General News of Thursday, 22 October 2020

Source: kasapaonline.com

Hypocritical Clergy, CSOs speak louder when Mahama is in office – Donkor

Former Power Minister Kwabena Donkor Former Power Minister Kwabena Donkor

The Clergy and Civil Society groups in Ghana become overly critical when an NDC administration is in office, former Power Minister Kwabena Donkor has said.

According to him, if the clergy and civil society groups will be fair over happenings in the country, the NDC will secure over 60% of the votes in the December polls.

“When it’s Mahama in office, you find senior clerics firing on all cylinders. When it’s somebody else, they say they’re advising them behind the scenes. If the hypocrisy of Ghanaian civil society and the church will be addressed, I can assure you that 60% of the votes will go to NDC,” he told Francis Abban on the Morning Starr Thursday.

The Pru East MP also claimed there will be attempts to intimidate voters in NDC strongholds on December 7 when Ghana goes to the polls.

“Two, is there going to be deliberate intimidation in NDC strongholds? We saw that attempt during the registration exercise in the Volta Region, in Asawase, and other places. And that is my worry. If we are going to count the votes people cast, then the NDC should be looking at 60% of the votes. The challenge is would the votes will be properly counted”.

• _Input data_:
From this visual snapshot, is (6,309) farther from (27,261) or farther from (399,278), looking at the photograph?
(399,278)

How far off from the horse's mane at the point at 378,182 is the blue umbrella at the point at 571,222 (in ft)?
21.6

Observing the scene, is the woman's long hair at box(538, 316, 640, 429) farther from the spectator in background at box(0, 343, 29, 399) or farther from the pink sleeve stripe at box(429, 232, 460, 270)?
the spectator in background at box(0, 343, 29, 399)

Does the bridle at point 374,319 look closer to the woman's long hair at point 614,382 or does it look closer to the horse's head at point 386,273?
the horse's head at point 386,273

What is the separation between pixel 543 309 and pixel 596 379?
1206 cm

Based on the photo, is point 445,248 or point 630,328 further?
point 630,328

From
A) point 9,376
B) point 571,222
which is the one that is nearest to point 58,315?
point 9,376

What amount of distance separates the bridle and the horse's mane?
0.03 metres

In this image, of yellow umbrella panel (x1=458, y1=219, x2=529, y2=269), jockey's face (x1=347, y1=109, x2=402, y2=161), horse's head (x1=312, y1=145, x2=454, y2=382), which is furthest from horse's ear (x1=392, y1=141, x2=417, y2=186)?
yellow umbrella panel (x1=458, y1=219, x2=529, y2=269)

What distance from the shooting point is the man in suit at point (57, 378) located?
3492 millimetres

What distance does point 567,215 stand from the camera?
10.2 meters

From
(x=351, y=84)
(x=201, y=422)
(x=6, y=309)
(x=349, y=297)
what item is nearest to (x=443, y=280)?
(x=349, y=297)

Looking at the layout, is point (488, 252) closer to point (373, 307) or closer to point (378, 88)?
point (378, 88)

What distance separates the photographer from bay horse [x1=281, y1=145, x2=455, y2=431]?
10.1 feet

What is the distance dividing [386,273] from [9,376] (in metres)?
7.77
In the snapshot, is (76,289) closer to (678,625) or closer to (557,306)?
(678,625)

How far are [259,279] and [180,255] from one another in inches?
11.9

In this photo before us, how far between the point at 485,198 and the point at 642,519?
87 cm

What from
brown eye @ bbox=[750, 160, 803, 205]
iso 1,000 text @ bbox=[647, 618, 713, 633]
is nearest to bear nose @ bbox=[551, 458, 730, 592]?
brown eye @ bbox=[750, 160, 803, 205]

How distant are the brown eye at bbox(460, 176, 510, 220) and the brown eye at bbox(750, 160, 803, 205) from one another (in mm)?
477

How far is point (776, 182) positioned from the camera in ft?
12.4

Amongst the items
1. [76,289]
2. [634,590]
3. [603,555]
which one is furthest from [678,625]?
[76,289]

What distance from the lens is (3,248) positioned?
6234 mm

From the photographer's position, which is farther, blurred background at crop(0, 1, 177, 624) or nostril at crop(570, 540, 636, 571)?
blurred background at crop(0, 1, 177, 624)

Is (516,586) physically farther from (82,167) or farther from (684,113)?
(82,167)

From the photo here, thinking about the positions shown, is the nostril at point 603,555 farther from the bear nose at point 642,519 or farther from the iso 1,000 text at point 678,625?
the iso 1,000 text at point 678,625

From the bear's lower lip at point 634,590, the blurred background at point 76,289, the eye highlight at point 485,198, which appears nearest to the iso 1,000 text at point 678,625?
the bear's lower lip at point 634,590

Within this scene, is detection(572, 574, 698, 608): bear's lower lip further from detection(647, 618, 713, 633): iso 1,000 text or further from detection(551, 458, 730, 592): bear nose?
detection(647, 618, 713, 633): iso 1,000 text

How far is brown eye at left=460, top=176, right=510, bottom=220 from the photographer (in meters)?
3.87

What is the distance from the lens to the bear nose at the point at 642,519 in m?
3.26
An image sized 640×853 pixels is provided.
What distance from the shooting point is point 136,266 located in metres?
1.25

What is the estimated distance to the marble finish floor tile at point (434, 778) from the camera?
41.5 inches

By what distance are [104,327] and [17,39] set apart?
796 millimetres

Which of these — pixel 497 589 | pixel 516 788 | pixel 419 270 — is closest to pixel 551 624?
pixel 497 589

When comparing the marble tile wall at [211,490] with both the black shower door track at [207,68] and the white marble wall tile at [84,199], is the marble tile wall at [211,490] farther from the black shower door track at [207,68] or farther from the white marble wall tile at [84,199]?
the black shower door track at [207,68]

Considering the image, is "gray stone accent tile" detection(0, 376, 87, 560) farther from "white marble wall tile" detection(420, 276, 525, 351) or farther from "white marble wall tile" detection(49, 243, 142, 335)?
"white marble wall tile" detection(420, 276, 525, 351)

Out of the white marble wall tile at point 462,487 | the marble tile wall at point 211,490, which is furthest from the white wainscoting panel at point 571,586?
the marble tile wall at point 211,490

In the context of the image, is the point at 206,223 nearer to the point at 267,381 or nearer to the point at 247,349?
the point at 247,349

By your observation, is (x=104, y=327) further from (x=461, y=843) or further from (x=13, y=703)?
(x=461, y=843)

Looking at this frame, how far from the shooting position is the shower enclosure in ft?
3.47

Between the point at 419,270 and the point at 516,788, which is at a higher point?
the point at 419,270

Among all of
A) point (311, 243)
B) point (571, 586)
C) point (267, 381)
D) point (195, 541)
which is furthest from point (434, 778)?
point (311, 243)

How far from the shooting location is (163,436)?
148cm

• _Required work_:
• a. Name every person mentioned by name in the news report on Kwabena Donkor's remarks.
• b. Extend the news report on Kwabena Donkor's remarks by writing the paragraphs that follow its last sentence.

• _Per-task answers_:
• a. Kwabena Donkor, Mahama, Francis Abban

• b.
Dr Donkor called on the Akufo-Addo led government to do everything possible as ECOWAS chairman to ensure peace in Nigeria.

According to Dr Donkor, majority of Nigerians see Ghana as their second home and will move into the country in droves if ECOWAS and the African Union fail to immediately intervene and quell the violence that has rocked the most populous nation in Africa.

“The worse part of the Nigerian situation is its impact on Ghana…Ordinarily, most Nigerians see Ghana as their next country and vice versa,” Dr Donkor said on Morning Starr on Thursday.

He added “Unfortunately, one of the deadly diseases we have in our subregion is hypocrisy. We are very quick to condemn when a single black man is maltreated outside the continent but we’re very quiet when indigenes are maltreated on the continent.”